→ Aim 1: Please update the listing from its first line through the line that contains "Answer in <instances>...</instances>.", replacing "Wrap output" with "Enclose the output" and keeping everything else unchanged.

→ Source excerpt:
★ ★ ★
The cage C is then connected to a cable extending from a crane or other lifting mechanism at an upper portion 24 and the cage C lifted until it is in an upright position. The cage C is then moved above the hole 10 and a lower portion 26 thereof lowered into the hole 10, usually until it rests on a bottom surface 28 of the hole 10. If subterranean corrosion presents a problem, a base or footing of concrete can first be poured before the cage C is positioned in the hole 10. In position, the upper portion 24 of the cage C extends above the ground level 12 a distance of several or more feet, indicated by an arrow 30, above the grade or ground level 12. The length of the upper portion 24 of the reinforcing structure above the ground level depends on several factors, such as pole base diameter, reinforcement embedment requirements and structural loads. The amount or extent of the upper portion 24 of the cage C above the ground level 12 is generally on the order of one and one-half to three times the diameter of the pole base being installed. Also, usually three inches or so of clearance is present between the upper portion 24 of the cage C and the base member B. Further, the cage C usually extends above the ground level 12 about one-half the height of the base member B and about ten percent of the pole height.
★ ★ ★
→ Aim 2:
Decide whether each statement agrees with the pole-base excerpt, and support each yes or no with the deciding words of the excerpt, quoted exactly.
(a) The lower portion of the cage is usually lowered until it rests on the bottom surface of the hole.
(b) About six inches of clearance is usually left between the upper portion of the cage and the base member.
(c) The cage usually extends above the ground level by about one-quarter of the pole height.

→ Outline listing:
★ ★ ★
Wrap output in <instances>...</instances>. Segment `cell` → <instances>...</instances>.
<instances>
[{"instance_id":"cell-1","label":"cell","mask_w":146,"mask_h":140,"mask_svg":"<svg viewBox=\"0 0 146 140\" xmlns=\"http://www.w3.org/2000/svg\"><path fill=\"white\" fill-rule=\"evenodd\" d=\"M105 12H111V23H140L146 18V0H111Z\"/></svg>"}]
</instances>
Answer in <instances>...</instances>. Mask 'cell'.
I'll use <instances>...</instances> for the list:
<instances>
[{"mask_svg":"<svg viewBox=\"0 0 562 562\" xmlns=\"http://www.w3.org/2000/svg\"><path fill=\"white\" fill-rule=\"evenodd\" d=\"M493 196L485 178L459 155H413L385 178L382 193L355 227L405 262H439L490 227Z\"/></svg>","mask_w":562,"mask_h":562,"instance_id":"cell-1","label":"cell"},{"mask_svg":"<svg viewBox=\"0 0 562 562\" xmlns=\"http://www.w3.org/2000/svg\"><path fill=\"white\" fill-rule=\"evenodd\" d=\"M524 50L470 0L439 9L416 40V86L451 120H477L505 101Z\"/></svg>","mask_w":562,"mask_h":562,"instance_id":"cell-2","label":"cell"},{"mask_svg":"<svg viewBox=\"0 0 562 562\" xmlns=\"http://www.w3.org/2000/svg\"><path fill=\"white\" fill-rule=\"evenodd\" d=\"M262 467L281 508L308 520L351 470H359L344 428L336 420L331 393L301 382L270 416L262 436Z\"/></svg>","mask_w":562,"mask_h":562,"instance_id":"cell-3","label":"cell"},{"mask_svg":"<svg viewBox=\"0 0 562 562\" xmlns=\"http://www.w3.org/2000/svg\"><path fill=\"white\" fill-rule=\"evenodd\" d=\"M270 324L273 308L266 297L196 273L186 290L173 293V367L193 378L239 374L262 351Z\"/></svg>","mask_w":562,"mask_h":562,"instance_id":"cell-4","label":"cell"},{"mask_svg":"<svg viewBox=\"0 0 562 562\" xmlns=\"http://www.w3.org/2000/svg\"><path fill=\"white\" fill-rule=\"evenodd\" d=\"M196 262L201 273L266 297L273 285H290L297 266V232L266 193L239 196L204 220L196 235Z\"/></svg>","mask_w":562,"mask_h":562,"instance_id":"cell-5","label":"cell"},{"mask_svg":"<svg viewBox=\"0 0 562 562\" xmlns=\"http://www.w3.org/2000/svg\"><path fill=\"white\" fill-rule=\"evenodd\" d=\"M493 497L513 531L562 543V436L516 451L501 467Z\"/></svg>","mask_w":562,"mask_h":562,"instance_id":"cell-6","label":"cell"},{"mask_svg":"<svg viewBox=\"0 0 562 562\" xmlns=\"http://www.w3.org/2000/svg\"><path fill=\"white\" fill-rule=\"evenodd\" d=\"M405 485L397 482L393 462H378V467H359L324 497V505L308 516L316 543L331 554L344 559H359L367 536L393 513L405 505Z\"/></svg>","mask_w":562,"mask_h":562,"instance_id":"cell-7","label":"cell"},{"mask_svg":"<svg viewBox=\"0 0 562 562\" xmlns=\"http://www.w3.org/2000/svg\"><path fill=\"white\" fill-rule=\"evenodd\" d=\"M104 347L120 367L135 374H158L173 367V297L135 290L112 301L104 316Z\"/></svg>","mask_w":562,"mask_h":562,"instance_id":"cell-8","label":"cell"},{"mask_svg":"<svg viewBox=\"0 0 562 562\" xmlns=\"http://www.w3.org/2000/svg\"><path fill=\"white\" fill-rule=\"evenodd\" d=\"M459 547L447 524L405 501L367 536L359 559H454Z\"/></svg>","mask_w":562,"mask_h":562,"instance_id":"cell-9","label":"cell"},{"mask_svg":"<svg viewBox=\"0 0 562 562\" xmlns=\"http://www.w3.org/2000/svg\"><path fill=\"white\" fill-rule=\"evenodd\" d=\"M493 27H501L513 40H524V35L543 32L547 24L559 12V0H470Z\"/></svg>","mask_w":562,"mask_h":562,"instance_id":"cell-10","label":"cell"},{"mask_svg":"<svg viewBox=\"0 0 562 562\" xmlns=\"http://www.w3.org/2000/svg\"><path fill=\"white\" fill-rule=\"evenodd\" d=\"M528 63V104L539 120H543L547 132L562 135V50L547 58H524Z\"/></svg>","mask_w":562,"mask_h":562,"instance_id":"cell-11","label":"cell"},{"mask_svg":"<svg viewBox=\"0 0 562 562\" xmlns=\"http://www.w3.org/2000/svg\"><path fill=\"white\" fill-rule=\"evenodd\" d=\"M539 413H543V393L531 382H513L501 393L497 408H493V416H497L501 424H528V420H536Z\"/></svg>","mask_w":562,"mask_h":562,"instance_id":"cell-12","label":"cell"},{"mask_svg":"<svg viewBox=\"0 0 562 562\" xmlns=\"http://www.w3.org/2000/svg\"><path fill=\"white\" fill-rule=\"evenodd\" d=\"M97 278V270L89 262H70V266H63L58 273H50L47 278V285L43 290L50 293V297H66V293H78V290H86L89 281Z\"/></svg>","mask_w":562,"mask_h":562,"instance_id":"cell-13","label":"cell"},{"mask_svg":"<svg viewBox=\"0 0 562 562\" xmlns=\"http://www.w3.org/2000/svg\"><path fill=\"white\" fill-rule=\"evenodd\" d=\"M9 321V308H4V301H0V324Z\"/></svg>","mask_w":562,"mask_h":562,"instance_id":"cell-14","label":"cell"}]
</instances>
★ ★ ★
→ Output 1:
Enclose the output in <instances>...</instances>. Segment `cell` → <instances>...</instances>.
<instances>
[{"instance_id":"cell-1","label":"cell","mask_w":146,"mask_h":140,"mask_svg":"<svg viewBox=\"0 0 146 140\" xmlns=\"http://www.w3.org/2000/svg\"><path fill=\"white\" fill-rule=\"evenodd\" d=\"M105 12H111V23H140L146 18V0H111Z\"/></svg>"}]
</instances>
Answer in <instances>...</instances>. Mask 'cell'.

→ Output 2:
(a) Yes: "a lower portion 26 thereof lowered into the hole 10, usually until it rests on a bottom surface 28 of the hole 10"
(b) No: "usually three inches or so of clearance is present between the upper portion 24 of the cage C and the base member B"
(c) No: "about ten percent of the pole height"